- Associated Press - Saturday, August 16, 2014

MILFORD, Conn. (AP) - Carlyne Labrecque’s photography exhibit of the shell fishermen who unload their catch each day at the harbor dock magically captures the back-breaking work and perseverance of crews who go out in all kinds of weather conditions.

But the beautifully executed project on display at Lisman Landing goes deeper than any clam and oyster.

In photographing the shell fishermen, Labrecque gained such respect for the work the men do and for each individual, as she learned more about their lives on and off the boat, that she has become a “grandmother,” of sorts, as she describes it.

The photographs are done, but each day Labrecque greets the shell fishermen as they dock to meet a refrigerator truck, unloading bags of sorted shellfish, mostly clams, brigade style.

She waves as they come in - “Hi Sweetie” - and once they arrive, asks how their day went. Sometimes there’s a hug. On Halloween she brings them plastic pumpkins filled with candy, and other gifts and goodies for Christmas, Valentine’s Day and Easter. She’s even there to lend a caring ear if something in life is troubling them.

“I’m there for them when they come back,” she said. “I love them all. I can tell if something’s wrong. I’m a wise old bird.”

Stacie Salce, executive director of G & B Shellfish out of Stratford, which owns many of the boats, said Labrecque is “an amazing lady.”

“Unloading they are pulling their last bit of energy out. But she always gets them smiling,” Salce said. “It’s really special.”

Labrecque, a semi-retired and longtime educator, as well as a mother of three and grandmother of five, began taking photographs years ago when somebody gave her a camera. She’s had other exhibits through the years and the idea for this one came up when she began spending a lot of time at Milford Harbor, near where she grew up, because she found it offered her “peace, tranquility, comfort.”

She would see the shell fishermen come in and out in all kinds of weather and wondered, “How many people realize what the fellows on these boats do?”

She wondered, when people are ordering seafood in restaurants, “Do they have any idea what it takes to get it from the ocean to the table?”

So she decided to show it through her lens.

“I believe in serendipity. Anything that’s unplanned, I’m there,” she said.

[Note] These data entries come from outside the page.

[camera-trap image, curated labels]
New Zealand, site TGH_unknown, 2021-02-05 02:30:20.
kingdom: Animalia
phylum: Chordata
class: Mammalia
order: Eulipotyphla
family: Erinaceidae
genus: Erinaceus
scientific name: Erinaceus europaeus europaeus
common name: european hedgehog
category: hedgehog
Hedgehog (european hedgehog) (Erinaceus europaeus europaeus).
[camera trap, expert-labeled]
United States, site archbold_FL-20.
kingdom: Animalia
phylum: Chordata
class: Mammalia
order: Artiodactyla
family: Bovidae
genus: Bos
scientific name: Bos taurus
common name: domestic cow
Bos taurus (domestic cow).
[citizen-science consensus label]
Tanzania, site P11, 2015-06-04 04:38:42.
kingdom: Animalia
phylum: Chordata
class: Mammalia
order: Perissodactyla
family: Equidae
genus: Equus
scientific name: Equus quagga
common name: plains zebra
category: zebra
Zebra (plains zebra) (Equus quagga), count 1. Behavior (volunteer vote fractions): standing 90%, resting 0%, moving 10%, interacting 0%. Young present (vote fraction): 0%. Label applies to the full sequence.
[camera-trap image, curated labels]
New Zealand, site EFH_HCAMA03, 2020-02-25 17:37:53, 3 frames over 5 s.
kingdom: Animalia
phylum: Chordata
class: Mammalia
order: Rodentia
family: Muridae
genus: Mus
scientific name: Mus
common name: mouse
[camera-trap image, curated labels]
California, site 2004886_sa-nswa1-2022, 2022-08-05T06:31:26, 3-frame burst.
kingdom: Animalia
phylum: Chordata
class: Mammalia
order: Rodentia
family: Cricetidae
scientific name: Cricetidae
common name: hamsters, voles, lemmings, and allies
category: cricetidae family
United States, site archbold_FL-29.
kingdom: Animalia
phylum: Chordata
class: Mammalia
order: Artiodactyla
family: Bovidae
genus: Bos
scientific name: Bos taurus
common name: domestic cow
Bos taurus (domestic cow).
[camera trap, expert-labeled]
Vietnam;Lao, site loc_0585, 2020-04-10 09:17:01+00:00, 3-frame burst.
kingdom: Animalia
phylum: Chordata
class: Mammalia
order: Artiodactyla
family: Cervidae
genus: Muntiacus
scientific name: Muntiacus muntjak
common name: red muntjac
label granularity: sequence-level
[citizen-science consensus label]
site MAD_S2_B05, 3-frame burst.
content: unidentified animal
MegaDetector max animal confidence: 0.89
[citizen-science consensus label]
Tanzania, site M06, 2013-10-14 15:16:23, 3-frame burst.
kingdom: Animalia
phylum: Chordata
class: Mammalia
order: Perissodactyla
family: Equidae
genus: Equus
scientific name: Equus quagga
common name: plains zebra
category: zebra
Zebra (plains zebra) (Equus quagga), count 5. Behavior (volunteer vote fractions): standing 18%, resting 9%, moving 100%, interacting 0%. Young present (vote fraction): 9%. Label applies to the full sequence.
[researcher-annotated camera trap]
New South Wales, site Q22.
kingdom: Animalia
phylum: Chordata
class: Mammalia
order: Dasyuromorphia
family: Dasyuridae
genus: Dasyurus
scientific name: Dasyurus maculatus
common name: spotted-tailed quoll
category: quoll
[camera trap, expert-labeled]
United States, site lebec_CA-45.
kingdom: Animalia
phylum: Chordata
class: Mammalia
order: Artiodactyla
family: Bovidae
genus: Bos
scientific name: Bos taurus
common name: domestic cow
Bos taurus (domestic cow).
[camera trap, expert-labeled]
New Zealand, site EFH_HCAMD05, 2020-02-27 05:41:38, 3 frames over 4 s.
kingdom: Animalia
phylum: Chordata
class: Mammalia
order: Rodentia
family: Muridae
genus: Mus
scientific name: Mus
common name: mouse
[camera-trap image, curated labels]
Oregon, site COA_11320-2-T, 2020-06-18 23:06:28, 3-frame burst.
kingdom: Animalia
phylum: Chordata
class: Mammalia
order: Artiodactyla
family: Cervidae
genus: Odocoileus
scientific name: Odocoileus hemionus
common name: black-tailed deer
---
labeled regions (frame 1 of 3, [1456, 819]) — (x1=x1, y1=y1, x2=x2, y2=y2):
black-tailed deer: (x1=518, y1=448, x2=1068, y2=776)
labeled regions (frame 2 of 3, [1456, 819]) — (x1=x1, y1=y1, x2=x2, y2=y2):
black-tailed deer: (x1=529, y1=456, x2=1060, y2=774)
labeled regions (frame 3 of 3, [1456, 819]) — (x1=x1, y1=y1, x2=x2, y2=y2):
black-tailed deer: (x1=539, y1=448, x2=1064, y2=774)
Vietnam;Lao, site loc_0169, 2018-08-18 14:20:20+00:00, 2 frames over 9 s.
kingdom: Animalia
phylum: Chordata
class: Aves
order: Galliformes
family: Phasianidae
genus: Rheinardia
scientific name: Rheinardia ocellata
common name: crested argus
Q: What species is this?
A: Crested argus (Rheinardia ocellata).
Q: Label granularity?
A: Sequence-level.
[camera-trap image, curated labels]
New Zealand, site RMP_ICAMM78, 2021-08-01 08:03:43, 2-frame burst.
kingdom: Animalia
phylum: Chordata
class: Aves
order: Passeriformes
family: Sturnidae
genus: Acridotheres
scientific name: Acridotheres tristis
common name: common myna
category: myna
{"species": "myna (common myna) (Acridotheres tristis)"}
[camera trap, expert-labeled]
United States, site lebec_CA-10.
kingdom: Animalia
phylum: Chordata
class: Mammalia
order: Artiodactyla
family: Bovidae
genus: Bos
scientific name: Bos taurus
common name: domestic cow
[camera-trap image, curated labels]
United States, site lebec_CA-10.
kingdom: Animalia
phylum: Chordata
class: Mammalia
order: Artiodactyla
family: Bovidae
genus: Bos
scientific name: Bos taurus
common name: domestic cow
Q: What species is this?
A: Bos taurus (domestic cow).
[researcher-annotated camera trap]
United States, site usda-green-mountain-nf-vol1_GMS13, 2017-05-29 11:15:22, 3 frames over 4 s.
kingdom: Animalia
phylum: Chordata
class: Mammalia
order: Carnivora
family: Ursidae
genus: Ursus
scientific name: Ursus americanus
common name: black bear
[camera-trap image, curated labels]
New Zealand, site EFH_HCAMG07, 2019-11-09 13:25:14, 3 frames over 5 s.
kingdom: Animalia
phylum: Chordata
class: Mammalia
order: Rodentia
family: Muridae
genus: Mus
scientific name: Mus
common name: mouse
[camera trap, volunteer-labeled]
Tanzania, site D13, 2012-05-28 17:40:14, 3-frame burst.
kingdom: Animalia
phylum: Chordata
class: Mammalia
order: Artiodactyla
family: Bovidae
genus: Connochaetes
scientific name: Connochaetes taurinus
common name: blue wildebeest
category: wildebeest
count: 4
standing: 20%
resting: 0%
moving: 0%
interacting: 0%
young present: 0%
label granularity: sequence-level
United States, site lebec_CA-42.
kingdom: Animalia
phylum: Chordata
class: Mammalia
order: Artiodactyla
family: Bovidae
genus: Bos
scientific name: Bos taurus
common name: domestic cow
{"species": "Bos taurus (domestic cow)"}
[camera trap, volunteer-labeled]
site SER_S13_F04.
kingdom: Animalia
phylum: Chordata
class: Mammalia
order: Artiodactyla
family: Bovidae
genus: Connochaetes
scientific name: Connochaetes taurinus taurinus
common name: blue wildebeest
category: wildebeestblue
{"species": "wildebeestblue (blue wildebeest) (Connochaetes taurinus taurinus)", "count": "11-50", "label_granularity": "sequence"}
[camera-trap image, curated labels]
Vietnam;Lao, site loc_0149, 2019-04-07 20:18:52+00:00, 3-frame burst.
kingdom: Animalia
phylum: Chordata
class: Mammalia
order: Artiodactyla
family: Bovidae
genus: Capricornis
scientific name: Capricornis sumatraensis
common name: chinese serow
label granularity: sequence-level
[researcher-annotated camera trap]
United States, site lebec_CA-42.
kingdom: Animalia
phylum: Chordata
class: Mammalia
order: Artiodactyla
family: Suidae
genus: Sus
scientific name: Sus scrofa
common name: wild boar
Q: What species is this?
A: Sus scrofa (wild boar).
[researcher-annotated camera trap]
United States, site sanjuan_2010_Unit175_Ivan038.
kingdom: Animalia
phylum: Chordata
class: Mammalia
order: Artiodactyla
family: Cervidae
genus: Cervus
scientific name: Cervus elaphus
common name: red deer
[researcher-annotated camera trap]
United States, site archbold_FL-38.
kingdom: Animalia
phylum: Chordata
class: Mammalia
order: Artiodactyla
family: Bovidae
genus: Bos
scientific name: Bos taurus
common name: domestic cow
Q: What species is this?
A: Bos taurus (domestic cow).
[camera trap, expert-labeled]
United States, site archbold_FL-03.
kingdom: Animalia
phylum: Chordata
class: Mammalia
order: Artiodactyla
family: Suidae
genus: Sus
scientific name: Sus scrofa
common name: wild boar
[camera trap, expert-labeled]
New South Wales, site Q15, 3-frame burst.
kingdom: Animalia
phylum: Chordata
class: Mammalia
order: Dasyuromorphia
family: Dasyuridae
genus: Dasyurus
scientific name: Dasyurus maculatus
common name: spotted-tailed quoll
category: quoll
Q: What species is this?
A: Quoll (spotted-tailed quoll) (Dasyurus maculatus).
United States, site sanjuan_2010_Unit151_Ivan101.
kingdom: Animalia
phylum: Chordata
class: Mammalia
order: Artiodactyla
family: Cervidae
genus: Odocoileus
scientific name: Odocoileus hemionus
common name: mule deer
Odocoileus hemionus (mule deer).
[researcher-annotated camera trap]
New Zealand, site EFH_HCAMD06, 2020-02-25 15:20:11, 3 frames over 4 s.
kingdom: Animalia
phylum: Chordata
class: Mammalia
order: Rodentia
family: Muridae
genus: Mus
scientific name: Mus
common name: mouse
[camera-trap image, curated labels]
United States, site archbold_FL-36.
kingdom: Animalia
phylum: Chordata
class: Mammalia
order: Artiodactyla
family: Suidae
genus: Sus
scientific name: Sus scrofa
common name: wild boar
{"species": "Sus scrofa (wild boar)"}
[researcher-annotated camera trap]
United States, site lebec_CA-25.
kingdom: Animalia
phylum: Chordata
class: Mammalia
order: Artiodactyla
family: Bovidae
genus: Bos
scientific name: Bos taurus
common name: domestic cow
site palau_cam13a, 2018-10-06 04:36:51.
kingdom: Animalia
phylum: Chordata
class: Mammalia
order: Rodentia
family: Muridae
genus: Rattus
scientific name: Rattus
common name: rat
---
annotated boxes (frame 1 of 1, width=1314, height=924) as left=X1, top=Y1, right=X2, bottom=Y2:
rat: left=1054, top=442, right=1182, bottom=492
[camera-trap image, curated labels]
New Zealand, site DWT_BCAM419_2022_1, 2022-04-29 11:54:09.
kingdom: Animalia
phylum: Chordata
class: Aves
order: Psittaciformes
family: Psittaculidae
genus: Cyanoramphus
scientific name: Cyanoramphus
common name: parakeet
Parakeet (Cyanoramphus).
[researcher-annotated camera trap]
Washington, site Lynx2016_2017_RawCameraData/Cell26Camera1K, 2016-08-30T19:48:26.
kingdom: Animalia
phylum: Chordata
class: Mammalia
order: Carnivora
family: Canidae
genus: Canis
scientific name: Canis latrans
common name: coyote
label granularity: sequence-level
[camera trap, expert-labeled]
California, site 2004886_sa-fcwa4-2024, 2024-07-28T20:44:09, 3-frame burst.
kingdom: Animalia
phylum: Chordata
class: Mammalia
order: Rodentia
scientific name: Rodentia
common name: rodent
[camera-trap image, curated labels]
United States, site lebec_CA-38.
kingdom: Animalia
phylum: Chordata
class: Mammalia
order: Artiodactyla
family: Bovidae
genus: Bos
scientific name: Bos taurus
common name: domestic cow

Labrecque has captured the day’s catch and the shell fishermen from every angle. The exhibit of her beautifully framed images is called “Laudamus, In Praise of Milford Harbor.” She said it is dedicated to “the harbor, Lisman Landing and to the captains and crews of the commercial working boats.” She has 37 photographs in the exhibit and more at home.

Although she’ll sell reprints, the originals are not for sale because this is too close to her heart.